## Aim of the exercise
If a picture appears among the records, leave it out and set down everything else exactly as it stands.

## Exercise input
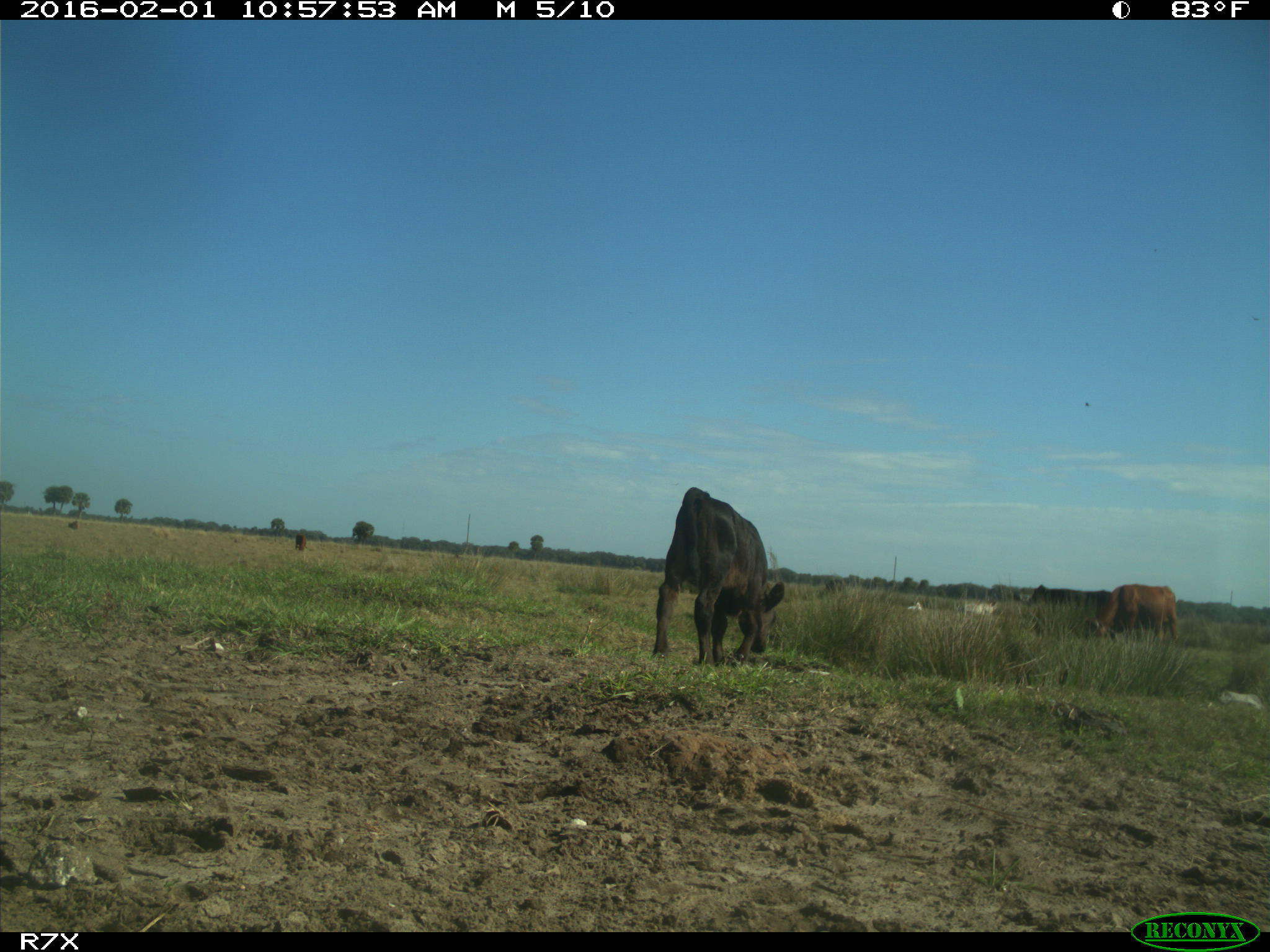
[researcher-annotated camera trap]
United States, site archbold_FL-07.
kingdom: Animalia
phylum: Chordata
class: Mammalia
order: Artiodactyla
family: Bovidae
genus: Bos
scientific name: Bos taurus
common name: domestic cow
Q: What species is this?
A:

## Solution to this problem
[researcher-annotated camera trap]
United States, site archbold_FL-07.
kingdom: Animalia
phylum: Chordata
class: Mammalia
order: Artiodactyla
family: Bovidae
genus: Bos
scientific name: Bos taurus
common name: domestic cow
Q: What species is this?
A:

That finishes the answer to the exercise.